AI tools for development evidence
AI is rapidly changing policymakers’ access to research findings, creating insights from thousands of research products in easily digestible formats. Tools such as ImpactAI and 3ie’s DevChat combine large evidence repositories with AI-assisted retrieval and synthesis to help users navigate thousands of impact evaluations and systematic reviews.
Evaluation of AI tools is critical, and too often focuses on technical performance alone. In their “Living Playbook” (jointly produced with the Center for Global Development and IDInsight), the Agency Fund proposed assessing generative AI applications across four levels: model, product, user, and impact, highlighting the need to evaluate not only accuracy, but also usability, behavioral change, and policy relevance.
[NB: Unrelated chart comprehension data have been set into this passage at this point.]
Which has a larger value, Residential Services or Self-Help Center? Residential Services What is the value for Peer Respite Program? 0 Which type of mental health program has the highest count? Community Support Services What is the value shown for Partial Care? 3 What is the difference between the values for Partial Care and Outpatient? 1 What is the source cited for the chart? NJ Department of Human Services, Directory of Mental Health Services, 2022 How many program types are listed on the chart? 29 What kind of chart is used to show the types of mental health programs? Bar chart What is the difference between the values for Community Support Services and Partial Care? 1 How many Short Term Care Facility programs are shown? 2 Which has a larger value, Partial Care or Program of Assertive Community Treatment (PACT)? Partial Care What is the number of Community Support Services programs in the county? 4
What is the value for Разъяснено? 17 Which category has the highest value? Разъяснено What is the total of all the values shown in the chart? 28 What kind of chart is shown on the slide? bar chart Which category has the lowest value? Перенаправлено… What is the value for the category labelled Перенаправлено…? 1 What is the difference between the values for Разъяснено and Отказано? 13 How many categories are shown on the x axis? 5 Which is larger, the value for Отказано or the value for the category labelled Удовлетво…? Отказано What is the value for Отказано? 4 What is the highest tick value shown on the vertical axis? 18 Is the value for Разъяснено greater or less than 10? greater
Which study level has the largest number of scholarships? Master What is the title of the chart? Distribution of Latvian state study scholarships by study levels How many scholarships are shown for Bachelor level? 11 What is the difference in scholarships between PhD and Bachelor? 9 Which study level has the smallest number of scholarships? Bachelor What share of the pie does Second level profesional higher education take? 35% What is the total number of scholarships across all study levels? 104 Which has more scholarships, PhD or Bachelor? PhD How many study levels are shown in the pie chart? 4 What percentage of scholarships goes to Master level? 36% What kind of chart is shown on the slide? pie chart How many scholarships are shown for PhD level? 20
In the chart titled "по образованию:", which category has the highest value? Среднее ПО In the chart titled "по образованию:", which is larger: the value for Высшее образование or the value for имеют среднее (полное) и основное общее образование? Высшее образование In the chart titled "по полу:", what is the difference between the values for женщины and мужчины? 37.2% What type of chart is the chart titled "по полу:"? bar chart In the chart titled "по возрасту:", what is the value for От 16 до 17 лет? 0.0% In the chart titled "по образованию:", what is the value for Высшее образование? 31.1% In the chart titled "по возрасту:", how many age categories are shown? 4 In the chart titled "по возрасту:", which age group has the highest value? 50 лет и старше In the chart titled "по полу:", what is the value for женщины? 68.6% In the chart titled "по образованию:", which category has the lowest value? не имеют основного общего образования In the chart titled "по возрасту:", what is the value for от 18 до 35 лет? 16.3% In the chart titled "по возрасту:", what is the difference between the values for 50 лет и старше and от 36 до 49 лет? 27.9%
The conference also explored the reliability and interpretability of AI tools themselves. Joao Pedro Azavedo shared a benchmarking exercise using UNICEF data that evaluated nearly 45,000 LLM interactions and found that more than 63 percent of responses were outright refusals, underscoring the limitations of relying on ungrounded models for retrieving official statistics. Virginia Ziulu extended these concerns beyond language models to geospatial applications used in development analysis, showing how models trained on well-instrumented urban environments can systematically underperform in rural and informal contexts while remaining difficult to audit or interpret. Together, these presentations underscored the importance of grounded data infrastructure, layered validation frameworks, and decision-level accountability for trustworthy AI.
Across the conference, participants returned repeatedly to the same underlying challenge: AI systems are advancing far more quickly than the institutions and standards designed to govern them. MeasureDev 2026 made clear that maintaining trust in development research will require more than stronger models. It will depend on whether institutions can build the infrastructure, incentives, and governance frameworks needed to ensure that AI-enabled evidence is transparent, reproducible, and accountable.
MeasureDev 2026 was organized by the World Bank’s Development Impact Group (DECDI), Development Data Group (DECDG), and Data Academy in collaboration with the Center for Effective Global Action (CEGA) and the University of Chicago’s Becker Friedman Institute for Economics.